For instance, ‘Belated’ begins with a graveyard visit that becomes an auditory revivification:

‘I finally visit your grave on a Wednesday
and press my ear to the ground,
thinking the crinkling of the grass
is you telling me a story.’

The word ‘finally’ suggests this is the first step towards attaining a long-delayed closure, while ‘thinking’ conveys the self-consciously fanciful nature of imagining the voice of the dead person. Foster further envisions the person ‘knitting’ and ‘fashioning baby booties / for my children you’ll never meet’. Yet these flights of imagination are curtailed by the fourth stanza’s sobering bluntness: ‘You’ve been atomized and scattered – / reduced down to a slab of marble, / letting only strangers know you in death’. Nonetheless, the final stanza fervently insists, ‘I swear I hear you though’. Thus the earlier ‘crinkling of the grass’ is brought up again, except now there is the certainty of ‘know[ing] the crinkling / is only the insects that separate us’, as opposed to merely ‘thinking’. The final line’s ‘I start to remember your voice’ then reveals the emotional crux of the poem, i.e. the dead person’s voice has in fact already been forgotten until this graveside moment.
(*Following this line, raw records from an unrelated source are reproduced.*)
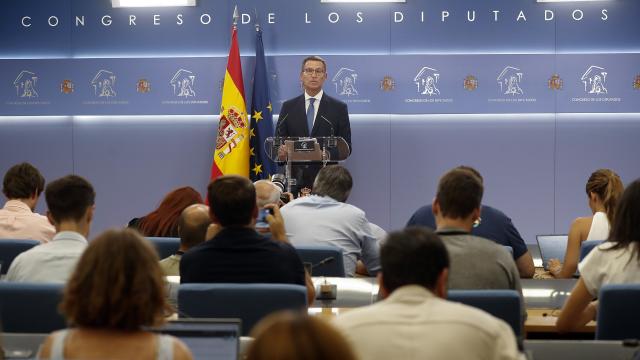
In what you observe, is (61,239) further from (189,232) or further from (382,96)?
(382,96)

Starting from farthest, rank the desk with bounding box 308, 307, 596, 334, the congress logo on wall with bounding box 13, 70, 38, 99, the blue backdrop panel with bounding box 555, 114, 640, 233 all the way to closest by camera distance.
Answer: the congress logo on wall with bounding box 13, 70, 38, 99 < the blue backdrop panel with bounding box 555, 114, 640, 233 < the desk with bounding box 308, 307, 596, 334

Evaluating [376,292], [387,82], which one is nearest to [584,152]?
[387,82]

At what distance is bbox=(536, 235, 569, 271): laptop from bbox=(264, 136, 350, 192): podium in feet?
8.08

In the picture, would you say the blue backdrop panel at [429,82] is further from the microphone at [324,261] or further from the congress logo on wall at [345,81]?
the microphone at [324,261]

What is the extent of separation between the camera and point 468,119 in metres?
9.64

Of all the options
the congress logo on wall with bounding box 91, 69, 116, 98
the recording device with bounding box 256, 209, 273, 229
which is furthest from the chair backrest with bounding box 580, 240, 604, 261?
the congress logo on wall with bounding box 91, 69, 116, 98

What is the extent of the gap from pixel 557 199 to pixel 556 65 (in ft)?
4.59

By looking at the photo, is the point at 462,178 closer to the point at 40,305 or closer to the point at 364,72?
the point at 40,305

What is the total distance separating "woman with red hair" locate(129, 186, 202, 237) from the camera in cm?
548

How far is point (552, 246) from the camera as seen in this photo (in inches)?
228

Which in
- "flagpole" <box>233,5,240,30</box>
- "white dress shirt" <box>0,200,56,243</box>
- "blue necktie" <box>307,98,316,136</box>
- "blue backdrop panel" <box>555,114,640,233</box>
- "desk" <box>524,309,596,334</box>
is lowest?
"desk" <box>524,309,596,334</box>

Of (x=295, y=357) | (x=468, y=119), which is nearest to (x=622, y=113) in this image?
(x=468, y=119)

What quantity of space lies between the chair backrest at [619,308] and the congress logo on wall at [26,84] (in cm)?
783

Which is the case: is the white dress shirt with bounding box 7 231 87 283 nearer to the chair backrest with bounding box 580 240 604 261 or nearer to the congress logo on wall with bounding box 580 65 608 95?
the chair backrest with bounding box 580 240 604 261
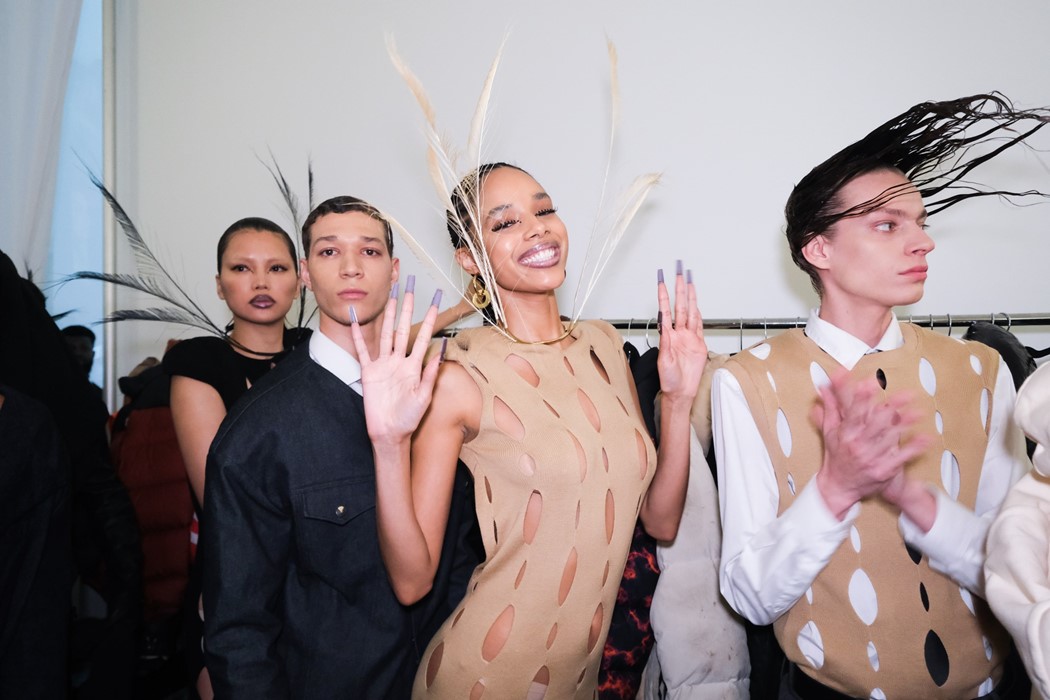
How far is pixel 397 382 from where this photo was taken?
3.84 feet

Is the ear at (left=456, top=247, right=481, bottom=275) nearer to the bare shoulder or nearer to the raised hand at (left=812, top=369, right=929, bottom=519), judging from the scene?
the bare shoulder

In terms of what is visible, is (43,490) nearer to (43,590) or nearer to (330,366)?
(43,590)

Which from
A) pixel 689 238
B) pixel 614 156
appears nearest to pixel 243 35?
pixel 614 156

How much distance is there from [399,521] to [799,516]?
0.61 m

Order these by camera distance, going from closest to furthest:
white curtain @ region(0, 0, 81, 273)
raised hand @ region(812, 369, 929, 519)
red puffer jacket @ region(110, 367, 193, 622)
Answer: raised hand @ region(812, 369, 929, 519), red puffer jacket @ region(110, 367, 193, 622), white curtain @ region(0, 0, 81, 273)

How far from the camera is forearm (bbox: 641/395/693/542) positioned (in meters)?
1.36

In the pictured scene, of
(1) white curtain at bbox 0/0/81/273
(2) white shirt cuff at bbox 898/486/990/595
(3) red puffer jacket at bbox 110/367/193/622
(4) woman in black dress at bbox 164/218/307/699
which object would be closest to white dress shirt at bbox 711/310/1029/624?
(2) white shirt cuff at bbox 898/486/990/595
This technique of ending a poem with a line that gestures towards new beginnings or at least non-resolution also occurs in ‘Blackout in Nan Ning’ and ‘How Fast We Grow’. The latter literally breaks off in midsentence: ‘She stands by the window and cries, / Not for death, but, finally –’. As for ‘Blackout in Nan Ning’, given its title, it unsurprisingly ends with the image of a blackout, ‘a place beyond my own comprehension, // where the past and the present / reveals itself’. The cloaking of darkness is juxtaposed with the moment of clarifying epiphany: ‘I see as if for the first time’. The poem has rendered absence into a form of potentiality.

The last poem in To the Lost might well serve as an extended metaphor for the act of artistic creation. ‘On Letting Go’ is ostensibly about precisely that, how ‘Like from the hand of a carefree child, / we are let go’, and thus ‘When I am let go, do not cry’. This is not resignation so much as it is an acknowledgement that life and death form an inevitable cycle. (A similar sentiment regarding ageing is expressed in opening poem ‘Orioles on the Windowsill’, where the image of ‘my great-grandfather’ and his ‘boney finger’ becomes ‘the great-grandsons / Of the long-gone birds / … / Seek[ing] a boney perch’.) At the same time, the red balloon of ‘On Letting Go’ could be seen as representing the poet’s work, which attains a life of its own once it has been written, ‘hoping not to burst under the pressure / of an unfamiliar sense of freedom’. So just as there is comfort in ‘knowing that I won’t pop until I’m far from sight’, the poet may rest easy in relinquishing his poems to the reader. Foster’s chapbook indicates he is off to a good start in this regard.